Troppo furbo e senza clientele consolidate, Renzi non ha lo stesso sapore della tradizione andreottiana, e i potenti della città, l'aristocrazia un po' papalina che fu prima amica di Francesco Rutelli e poi di Walter Veltroni, i costruttori trasversali, i palazzinari, la sinistra ricca e borghese, non lo hanno mai sostenuto davvero. Prima d'oggi. In città alle primarie dell'anno scorso fu infatti Gianni Cuperlo a trionfare sul giovane fiorentino, con il 54 per cento delle preferenze, quasi 20 punti in più del suo concorrente, fermo al 33 per cento. E la sconfitta più sonora fu proprio nei quartieri del centro.

«Renzi è uno che sfascia o si sfascia», dice il giornalista Gianni Minoli, che conosce Roma e conosce anche le meccaniche del potere. «Da sempre i rivoluzionari spaventano i conservatori» dice. Ma poi i conservatori scoprono il fascino del rivoluzionario, specie se questo conquista sul serio il Palazzo d'Inverno (o in questo caso Palazzo Chigi).

E dunque Roma scopre Renzi, lo rivaluta nelle conversazioni a casa dei principi Borghese e a Villa Fendi, nel salotto di Francesco Gaetano Caltagirone, in ambienti etichettosi, lisci, talvolta malinconici, gli stessi effigiati dall'occhio impietoso del fotografo Umberto Pizzi, che è spirito del tempo salottiero italiano: donne dal trucco in stile macchiaiolo, uomini rotondi, cinematografari col sussidio pubblico, giornalisti e aristocratici un po' vizzi. In questi ritrovi si esercita una forma un po' frivola, un po' troppo sociale e vanitosa del sentimento di venerazione, che è uno dei più nobili sentimenti insiti nell'uomo, purché praticato con misura.

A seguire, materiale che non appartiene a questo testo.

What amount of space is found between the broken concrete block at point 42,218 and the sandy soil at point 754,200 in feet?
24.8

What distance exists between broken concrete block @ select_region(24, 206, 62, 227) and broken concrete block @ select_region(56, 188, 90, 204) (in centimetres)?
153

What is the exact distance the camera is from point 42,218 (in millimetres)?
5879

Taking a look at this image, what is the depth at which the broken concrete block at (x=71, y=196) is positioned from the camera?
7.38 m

Così si parla di Renzi, ma Renzi non c'è mai. E dunque si fa a gara per avere quanto di più vicino al Rottamatore possa offrire il mercato, spesso - soprattutto - il fidatissimo Dario Nardella, che malgrado sia tornato a Firenze nel ruolo di vicesindaco e prossimo candidato sindaco, a Roma ci si trova, dicono, molto bene. Più discreti, attenti, persino troppo, sono invece gli altri membri del cerchio magico renziano, Luca Lotti, Francesco Bonifazi e Maria Elena Boschi.

Quasi inavvicinabili. Ma la partecipazione di Roma al successo del giovane fiorentino è talvolta ragionata, silenziosa ma non troppo, curiosa ma equilibrata, laterale, come a casa di Chicco Testa, ex presidente dell'Enel e di Lega Ambiente, amico di Massimo D'Alema e poi di Veltroni, lui che si è sempre mosso con garbo tra capitale pubblico e capitale privato. «Vogliamo essere gli ultrà renziani» racconta Testa, che nel salotto della sua casa di Trastevere offre agli ospiti cibo srilankese e polvere di renzismo.

E lì si possono incontrare Andrea Romano e Irene Tinagli, deputati di Mario Monti, amici di Luca Cordero di Montezemolo da sempre avvolti dall'idea della rottamazione. Ma anche gli ex dalemiani Fabrizio Rondolino e Claudio Velardi, lo scrittore Umberto Contarello, che ha sceneggiato La grande bellezza, il film di Paolo Sorrentino. Simpatici, intelligenti e - come si dice - anche un po' paraculi, scherzano dicendo d'essere destinati ai giardinetti. Eppure insieme hanno lanciato un sito internet che sarà online tra pochi giorni: ilrottamatore.it.

«Vedo in Renzi quello che doveva essere D'Alema» sorride Rondolino, ex editorialista del Giornale, adesso a Europa, lui che con Velardi fu il Lothar dell'ex presidente del Consiglio baffuto. «Siamo rottamati e felici» spiega Testa mentre lavora alla costruzione di un think tank renziano con base a Roma. E c'è un po' di gioco e forse un po' d'innocua illusione nella capitale che si prepara ad accogliere il gran fiorentino, lui che intanto la sera non va nemmeno al ristorante, che a pranzo mangia un panino seduto a uno dei tavolini fuori dal bar di via delle Fratte, a un passo dalla sede del Pd, il bicchiere di Coca-Cola davanti a sé.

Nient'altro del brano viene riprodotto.